Roulette is a timeless game that is played all around the world, but many people don’t realize that roulette is a game with a surprisingly low house edge especially if you play the European roulette version.
This is because the European roulette wheel has just a single zero on it, as opposed to the American version which also includes a double zero. When the game was first created in the late 1700s in France, it actually featured both a single and double zero on the wheel, and this is the main design that remained when it was exported to America. However, as a way to draw in more gamblers that were looking for higher odds in their favour, the French decided to drop the double zero which then became the standard across Europe.
Such a small change actually has a very drastic effect on the way roulette is perceived. The house edge actually drops from the American 5.26% down to 2.70% when playing the European version. This can have a significant impact, especially when playing for longer periods of time. Being such a leisurely game that doesn’t force players to continuously make decisions like other games, it’s understandable why many players choose to play European roulette over the American variety.
- The Single Bet - Payout 35 to 1, betting on a single number.
- The Split Bet - Payout 17 to 1, betting on two numbers by placing a chip on the line.
- The Street Bet - Payout 11 to 1, betting on three numbers in a row by placing the chip on the outside line. For example, 16, 17 and 18.
- The Square Bet - Payout 8 to 1, betting on four numbers by placing the chip on the corners of four connected numbers.
- The Line Bet - Payout 5 to 1, similar to the street bet but the chip is placed on the line between two edges, totalling 6 numbers such as 7, 8, 9, 10, 11 and 12.
- The Column Bet - Payout 2 to 1, shown as the 1st, 2nd and 3rd row on the roulette table, places a bet on a total of 12 numbers–an entire column
- The Dozen Bet - Payout 2 to 1, shown as 1st 12, 2nd 12 and 3rd 12, places a bet on a total of 12 numbers similar to column bet.
- The Odd or Even Bet - Payout 1 to 1, shown as Even or Odd on the roulette table.

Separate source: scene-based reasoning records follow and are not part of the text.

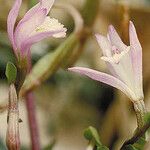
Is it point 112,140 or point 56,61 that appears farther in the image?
point 112,140

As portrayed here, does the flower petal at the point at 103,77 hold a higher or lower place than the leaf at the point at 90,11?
higher

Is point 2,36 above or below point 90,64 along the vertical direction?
above

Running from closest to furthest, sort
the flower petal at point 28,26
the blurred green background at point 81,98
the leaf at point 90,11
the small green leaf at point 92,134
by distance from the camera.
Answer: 1. the flower petal at point 28,26
2. the small green leaf at point 92,134
3. the leaf at point 90,11
4. the blurred green background at point 81,98

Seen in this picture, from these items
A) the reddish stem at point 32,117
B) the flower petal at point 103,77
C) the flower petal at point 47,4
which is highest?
the flower petal at point 47,4

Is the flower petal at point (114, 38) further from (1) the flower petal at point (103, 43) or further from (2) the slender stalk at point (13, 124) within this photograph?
(2) the slender stalk at point (13, 124)

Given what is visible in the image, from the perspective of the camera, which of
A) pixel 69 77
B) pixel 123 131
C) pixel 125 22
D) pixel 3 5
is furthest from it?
pixel 69 77

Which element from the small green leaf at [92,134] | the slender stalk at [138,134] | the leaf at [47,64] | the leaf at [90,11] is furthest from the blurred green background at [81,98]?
the slender stalk at [138,134]

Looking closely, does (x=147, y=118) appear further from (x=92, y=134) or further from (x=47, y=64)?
(x=47, y=64)

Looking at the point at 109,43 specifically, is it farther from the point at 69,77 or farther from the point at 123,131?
the point at 69,77

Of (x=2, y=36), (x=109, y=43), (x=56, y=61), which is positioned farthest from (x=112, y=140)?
(x=109, y=43)

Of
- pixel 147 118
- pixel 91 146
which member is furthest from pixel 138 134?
pixel 91 146
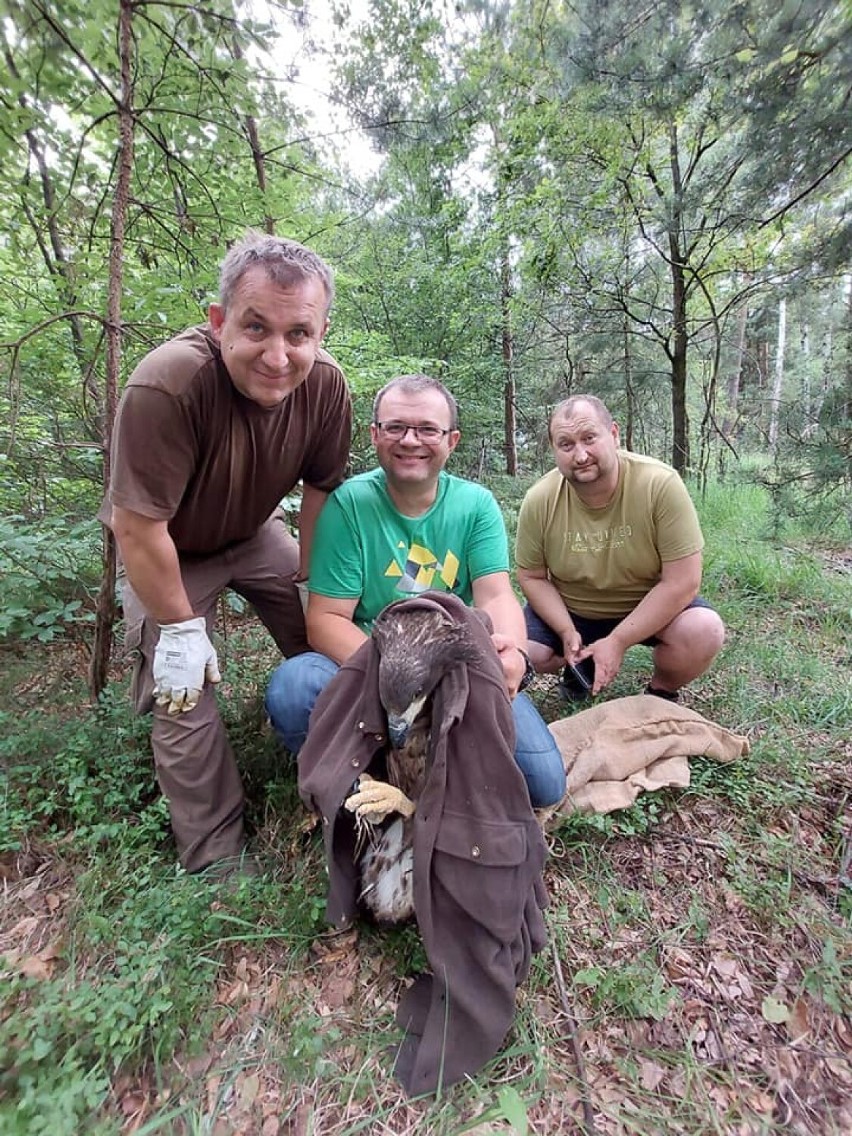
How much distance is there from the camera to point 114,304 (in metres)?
2.20

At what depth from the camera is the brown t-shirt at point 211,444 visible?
1642 millimetres

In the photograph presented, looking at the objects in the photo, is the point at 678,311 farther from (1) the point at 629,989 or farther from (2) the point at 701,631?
(1) the point at 629,989

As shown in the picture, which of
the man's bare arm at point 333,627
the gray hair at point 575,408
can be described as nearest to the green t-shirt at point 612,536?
the gray hair at point 575,408

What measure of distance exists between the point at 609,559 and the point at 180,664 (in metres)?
1.93

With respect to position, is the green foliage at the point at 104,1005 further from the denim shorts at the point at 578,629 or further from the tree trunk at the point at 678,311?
the tree trunk at the point at 678,311

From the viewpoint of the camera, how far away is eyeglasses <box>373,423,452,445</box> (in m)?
1.89

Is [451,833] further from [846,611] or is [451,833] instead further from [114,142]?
[114,142]

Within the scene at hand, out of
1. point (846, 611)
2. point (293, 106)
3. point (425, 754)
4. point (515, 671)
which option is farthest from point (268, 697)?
point (846, 611)

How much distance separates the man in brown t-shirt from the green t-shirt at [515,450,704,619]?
1.08 meters

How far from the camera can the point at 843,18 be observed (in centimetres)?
273

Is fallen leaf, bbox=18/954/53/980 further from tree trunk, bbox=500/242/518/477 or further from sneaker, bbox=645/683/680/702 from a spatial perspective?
tree trunk, bbox=500/242/518/477

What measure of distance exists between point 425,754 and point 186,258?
292cm

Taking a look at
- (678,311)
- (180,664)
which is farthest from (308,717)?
(678,311)

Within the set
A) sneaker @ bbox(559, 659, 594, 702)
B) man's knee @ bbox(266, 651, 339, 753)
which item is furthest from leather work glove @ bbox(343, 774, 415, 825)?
sneaker @ bbox(559, 659, 594, 702)
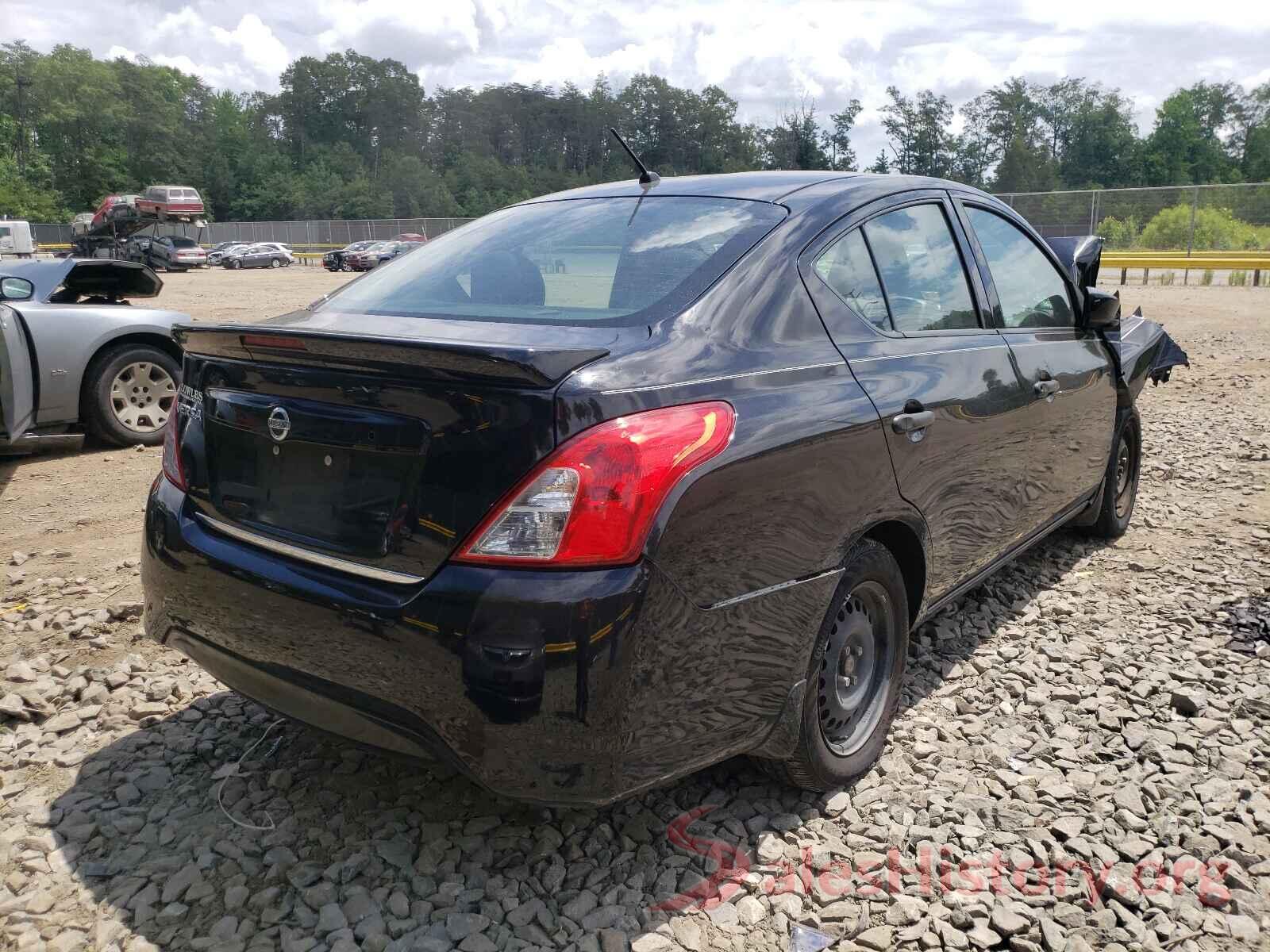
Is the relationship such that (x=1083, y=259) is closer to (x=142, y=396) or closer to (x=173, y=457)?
(x=173, y=457)

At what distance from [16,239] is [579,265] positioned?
38859mm

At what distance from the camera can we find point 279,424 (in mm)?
2396

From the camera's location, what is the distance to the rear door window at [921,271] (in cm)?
309

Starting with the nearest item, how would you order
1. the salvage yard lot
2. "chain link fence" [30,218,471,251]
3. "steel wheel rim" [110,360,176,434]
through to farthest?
the salvage yard lot, "steel wheel rim" [110,360,176,434], "chain link fence" [30,218,471,251]

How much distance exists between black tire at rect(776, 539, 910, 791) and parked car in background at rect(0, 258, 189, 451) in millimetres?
5505

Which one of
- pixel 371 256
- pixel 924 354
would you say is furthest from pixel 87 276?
pixel 371 256

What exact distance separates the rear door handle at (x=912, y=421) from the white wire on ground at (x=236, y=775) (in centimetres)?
187

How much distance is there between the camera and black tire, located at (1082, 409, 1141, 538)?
189 inches

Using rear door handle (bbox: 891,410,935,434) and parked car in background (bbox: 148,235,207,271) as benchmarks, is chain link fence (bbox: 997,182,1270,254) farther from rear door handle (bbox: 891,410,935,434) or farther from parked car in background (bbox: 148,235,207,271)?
parked car in background (bbox: 148,235,207,271)

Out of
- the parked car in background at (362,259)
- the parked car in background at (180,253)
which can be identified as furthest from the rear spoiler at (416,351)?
the parked car in background at (362,259)

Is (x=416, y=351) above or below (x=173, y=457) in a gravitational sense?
above

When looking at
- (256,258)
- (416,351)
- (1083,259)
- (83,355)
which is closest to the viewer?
(416,351)

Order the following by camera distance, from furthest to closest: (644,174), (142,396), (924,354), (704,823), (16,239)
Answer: (16,239), (142,396), (644,174), (924,354), (704,823)

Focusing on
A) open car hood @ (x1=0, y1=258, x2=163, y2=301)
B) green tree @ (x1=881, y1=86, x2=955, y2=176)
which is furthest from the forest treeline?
open car hood @ (x1=0, y1=258, x2=163, y2=301)
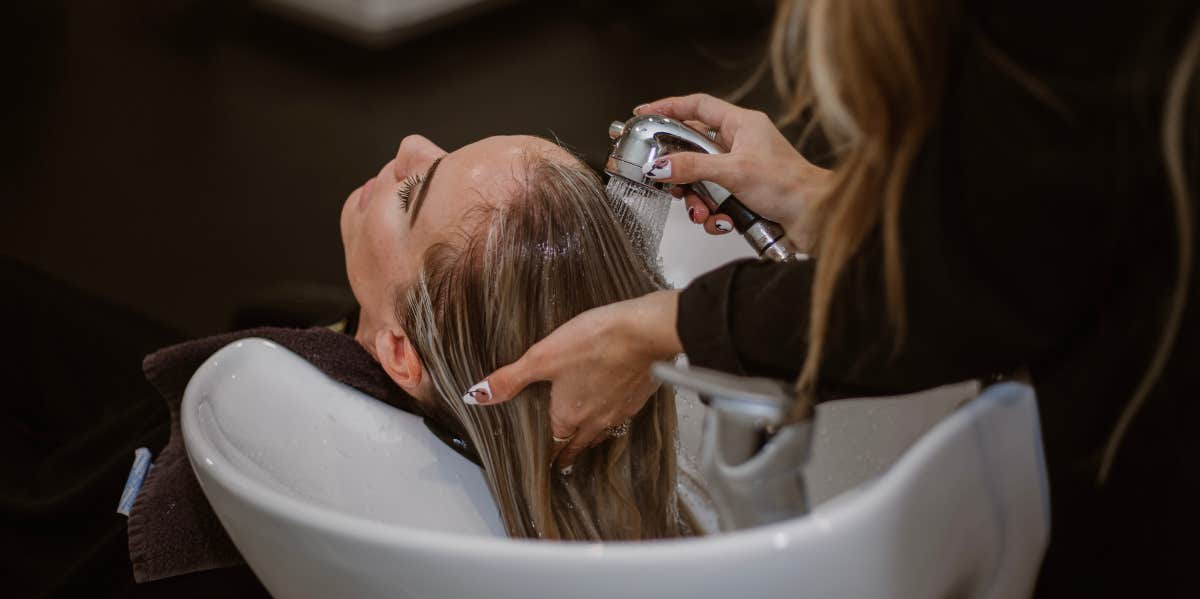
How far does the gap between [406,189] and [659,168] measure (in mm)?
275

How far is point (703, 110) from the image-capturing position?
1138 mm

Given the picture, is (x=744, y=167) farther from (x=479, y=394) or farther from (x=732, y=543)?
(x=732, y=543)

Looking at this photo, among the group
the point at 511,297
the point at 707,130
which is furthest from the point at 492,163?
the point at 707,130

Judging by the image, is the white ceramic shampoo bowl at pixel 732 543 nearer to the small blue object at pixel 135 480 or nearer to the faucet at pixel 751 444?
the faucet at pixel 751 444

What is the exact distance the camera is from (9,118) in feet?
9.66

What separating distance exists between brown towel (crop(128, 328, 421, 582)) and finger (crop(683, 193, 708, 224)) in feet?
1.24

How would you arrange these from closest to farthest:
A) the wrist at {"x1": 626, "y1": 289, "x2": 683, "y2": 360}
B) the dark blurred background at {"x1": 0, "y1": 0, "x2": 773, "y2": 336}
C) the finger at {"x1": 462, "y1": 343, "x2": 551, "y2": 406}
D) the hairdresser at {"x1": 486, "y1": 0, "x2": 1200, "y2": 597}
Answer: the hairdresser at {"x1": 486, "y1": 0, "x2": 1200, "y2": 597} < the wrist at {"x1": 626, "y1": 289, "x2": 683, "y2": 360} < the finger at {"x1": 462, "y1": 343, "x2": 551, "y2": 406} < the dark blurred background at {"x1": 0, "y1": 0, "x2": 773, "y2": 336}

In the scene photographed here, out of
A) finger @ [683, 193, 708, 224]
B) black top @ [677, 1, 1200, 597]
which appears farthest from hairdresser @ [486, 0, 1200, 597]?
finger @ [683, 193, 708, 224]

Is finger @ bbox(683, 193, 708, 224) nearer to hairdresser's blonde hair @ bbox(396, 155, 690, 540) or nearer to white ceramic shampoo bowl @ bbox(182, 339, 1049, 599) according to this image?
hairdresser's blonde hair @ bbox(396, 155, 690, 540)

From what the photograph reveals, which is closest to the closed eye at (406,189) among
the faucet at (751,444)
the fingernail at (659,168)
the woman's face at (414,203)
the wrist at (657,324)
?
the woman's face at (414,203)

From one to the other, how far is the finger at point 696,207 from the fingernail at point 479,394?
30 cm

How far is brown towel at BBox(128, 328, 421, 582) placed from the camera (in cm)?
103

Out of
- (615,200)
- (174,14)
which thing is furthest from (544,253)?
(174,14)

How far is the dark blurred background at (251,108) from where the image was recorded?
2402 millimetres
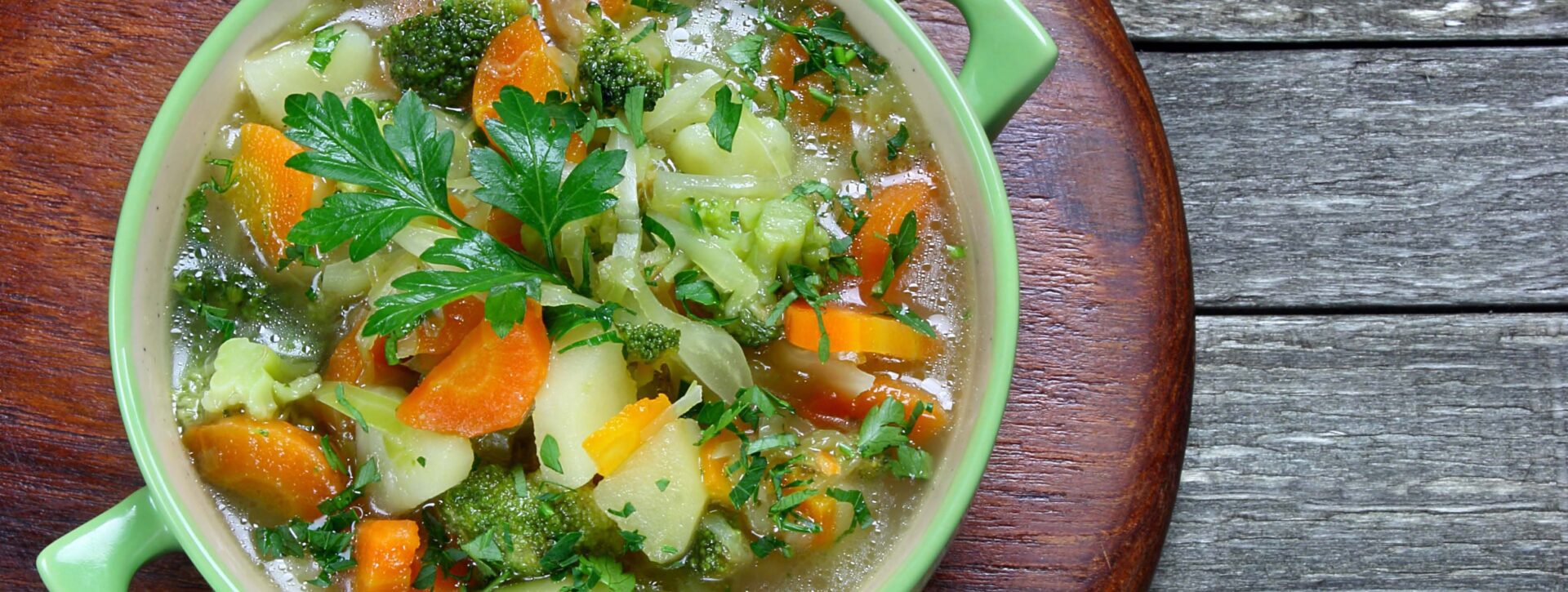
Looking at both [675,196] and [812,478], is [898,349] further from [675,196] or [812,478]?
[675,196]

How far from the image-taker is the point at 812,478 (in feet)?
5.72

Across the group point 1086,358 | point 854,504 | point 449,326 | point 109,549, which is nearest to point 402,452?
point 449,326

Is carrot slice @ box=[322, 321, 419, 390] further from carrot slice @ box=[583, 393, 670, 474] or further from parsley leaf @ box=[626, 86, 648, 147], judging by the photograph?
parsley leaf @ box=[626, 86, 648, 147]

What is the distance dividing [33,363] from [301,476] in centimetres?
82

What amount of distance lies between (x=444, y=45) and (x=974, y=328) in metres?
0.94

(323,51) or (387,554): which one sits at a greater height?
(323,51)

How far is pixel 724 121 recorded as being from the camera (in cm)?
173

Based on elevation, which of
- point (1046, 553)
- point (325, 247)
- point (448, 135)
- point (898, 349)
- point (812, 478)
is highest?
point (448, 135)

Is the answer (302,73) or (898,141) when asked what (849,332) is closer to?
(898,141)

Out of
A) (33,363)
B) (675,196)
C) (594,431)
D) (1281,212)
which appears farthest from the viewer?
(1281,212)

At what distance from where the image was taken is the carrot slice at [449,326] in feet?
5.78

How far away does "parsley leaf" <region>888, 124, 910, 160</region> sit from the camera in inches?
74.6

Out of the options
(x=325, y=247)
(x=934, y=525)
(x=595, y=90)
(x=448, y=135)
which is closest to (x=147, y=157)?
(x=325, y=247)

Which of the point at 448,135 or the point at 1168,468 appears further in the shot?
the point at 1168,468
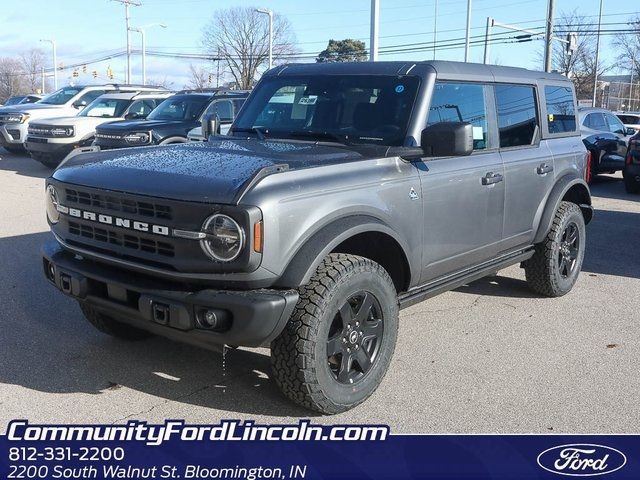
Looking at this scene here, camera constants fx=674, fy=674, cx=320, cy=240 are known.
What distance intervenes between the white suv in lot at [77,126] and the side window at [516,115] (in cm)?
1068

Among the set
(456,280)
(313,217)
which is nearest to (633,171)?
(456,280)

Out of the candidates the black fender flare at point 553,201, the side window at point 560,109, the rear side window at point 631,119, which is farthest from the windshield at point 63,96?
the rear side window at point 631,119

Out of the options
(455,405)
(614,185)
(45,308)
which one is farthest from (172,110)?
(455,405)

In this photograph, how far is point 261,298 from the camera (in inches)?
128

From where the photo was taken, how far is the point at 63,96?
61.0 feet

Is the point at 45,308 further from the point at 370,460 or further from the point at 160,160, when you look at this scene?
the point at 370,460

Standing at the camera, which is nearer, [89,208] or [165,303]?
[165,303]

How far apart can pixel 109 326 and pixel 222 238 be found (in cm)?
172

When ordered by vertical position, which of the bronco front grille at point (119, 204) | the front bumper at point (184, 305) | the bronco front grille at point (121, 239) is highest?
the bronco front grille at point (119, 204)

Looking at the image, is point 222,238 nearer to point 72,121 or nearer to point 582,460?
point 582,460

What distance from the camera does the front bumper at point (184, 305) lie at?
323 cm

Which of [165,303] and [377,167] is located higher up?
[377,167]

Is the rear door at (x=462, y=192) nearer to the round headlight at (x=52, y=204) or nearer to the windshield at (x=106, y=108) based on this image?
the round headlight at (x=52, y=204)

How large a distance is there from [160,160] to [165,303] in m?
0.99
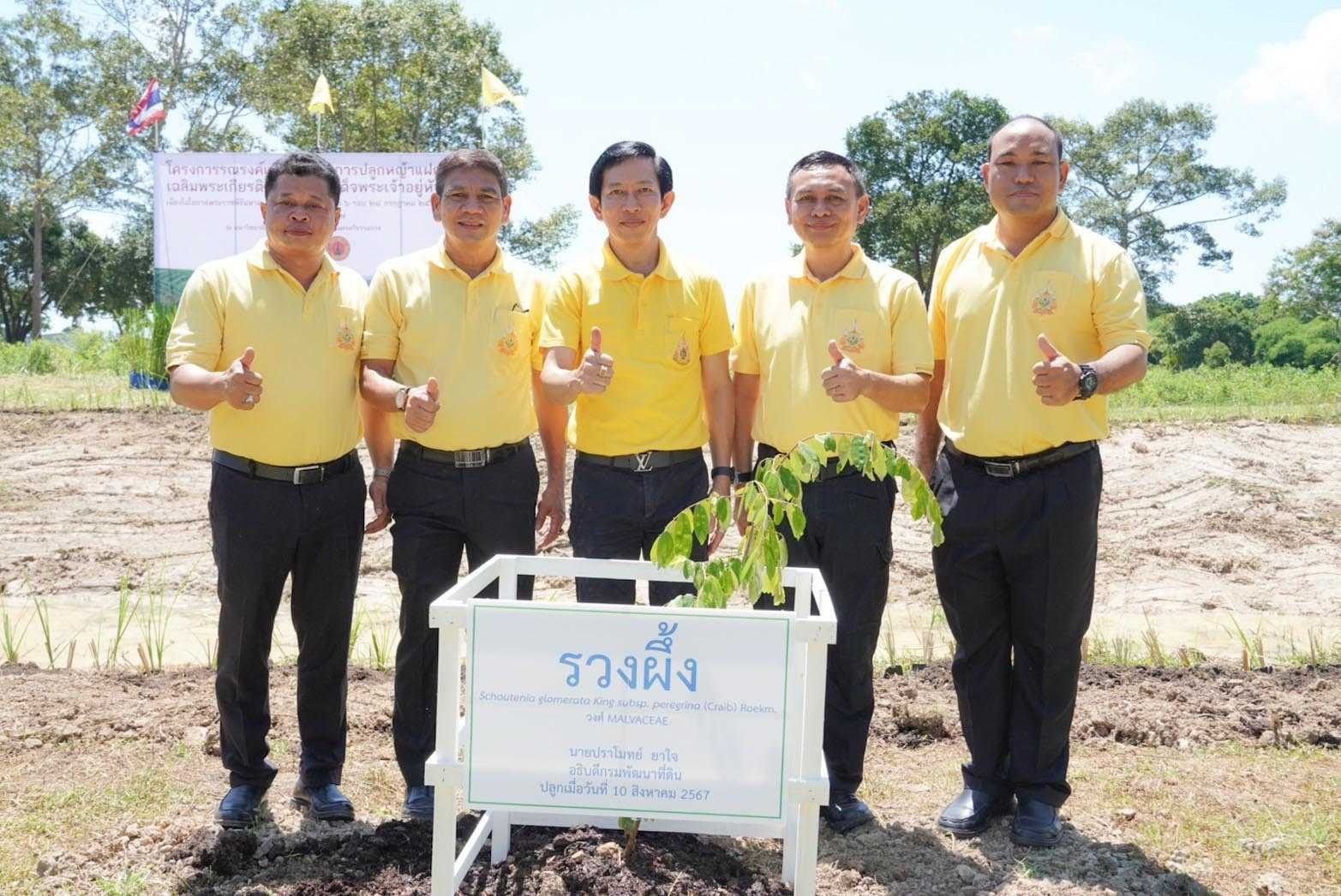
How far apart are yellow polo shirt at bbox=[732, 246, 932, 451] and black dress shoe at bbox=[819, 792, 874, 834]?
113 cm

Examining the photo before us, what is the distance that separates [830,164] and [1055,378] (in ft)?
3.35

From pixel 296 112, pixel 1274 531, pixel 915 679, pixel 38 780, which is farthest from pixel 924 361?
pixel 296 112

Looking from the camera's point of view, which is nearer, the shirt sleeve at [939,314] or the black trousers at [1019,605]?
the black trousers at [1019,605]

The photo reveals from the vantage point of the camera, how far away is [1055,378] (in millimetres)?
3135

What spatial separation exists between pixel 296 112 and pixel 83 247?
1279 cm

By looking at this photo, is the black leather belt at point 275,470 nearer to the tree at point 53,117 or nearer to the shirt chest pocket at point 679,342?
the shirt chest pocket at point 679,342

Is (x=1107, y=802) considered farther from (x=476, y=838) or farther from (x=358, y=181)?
(x=358, y=181)

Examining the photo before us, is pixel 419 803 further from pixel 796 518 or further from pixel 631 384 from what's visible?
pixel 796 518

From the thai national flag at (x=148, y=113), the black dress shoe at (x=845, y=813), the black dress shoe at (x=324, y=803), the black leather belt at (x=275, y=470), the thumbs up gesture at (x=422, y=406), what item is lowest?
the black dress shoe at (x=324, y=803)

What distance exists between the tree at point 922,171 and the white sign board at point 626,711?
30.7 meters

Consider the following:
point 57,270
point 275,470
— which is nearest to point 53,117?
point 57,270

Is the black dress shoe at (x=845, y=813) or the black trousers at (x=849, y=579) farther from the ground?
the black trousers at (x=849, y=579)

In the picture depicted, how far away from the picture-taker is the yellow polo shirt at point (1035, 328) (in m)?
3.45

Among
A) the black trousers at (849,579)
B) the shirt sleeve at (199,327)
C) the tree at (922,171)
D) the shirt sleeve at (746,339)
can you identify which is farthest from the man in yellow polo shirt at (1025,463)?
the tree at (922,171)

- The High or Low Bet - Payout 1 to 1, shown as 1-18 and 19-36 on the roulette table.
- The Red or Black Bet - Payout 1 to 1, shown as a red and black square.
As you can see, there are a large number of bets available in European roulette. However, unlike American roulette, the odds of hitting these bets are actually quite a bit higher because there’s no double zero to contend with.
Surrender and En Prison
There are two major rules that could drastically increase your chances of winning; surrender and en prison, both of which are available (only one or the other) in European roulette.
Surrender means that should the ball land on the zero, you’re paid back half of your wager which means you’re less likely to lose a substantial amount of money on a bet that hits 0.
The en prison rule means that your bet is locked and carries over to the next spin if it does hit a 0. This means you’re essentially getting another free bet and a chance to win.
Both of these rules can drastically cut down the house edge. In fact, European roulette games will see a house edge of just 1.35% if there are en prison or surrender rules in play. This is a huge advantage of anyone looking to win at roulette and also one of the main reasons why European roulette is preferred.
Some Final Words
European roulette is often seen as a more enjoyable game because you are less likely to lose. Although adding just one extra number to the board doesn’t seem like a huge deal, it can equate to a lot of extra wins over a long period of time and for a game so leisurely such as roulette, this can be a rather substantial chunk of your winnings.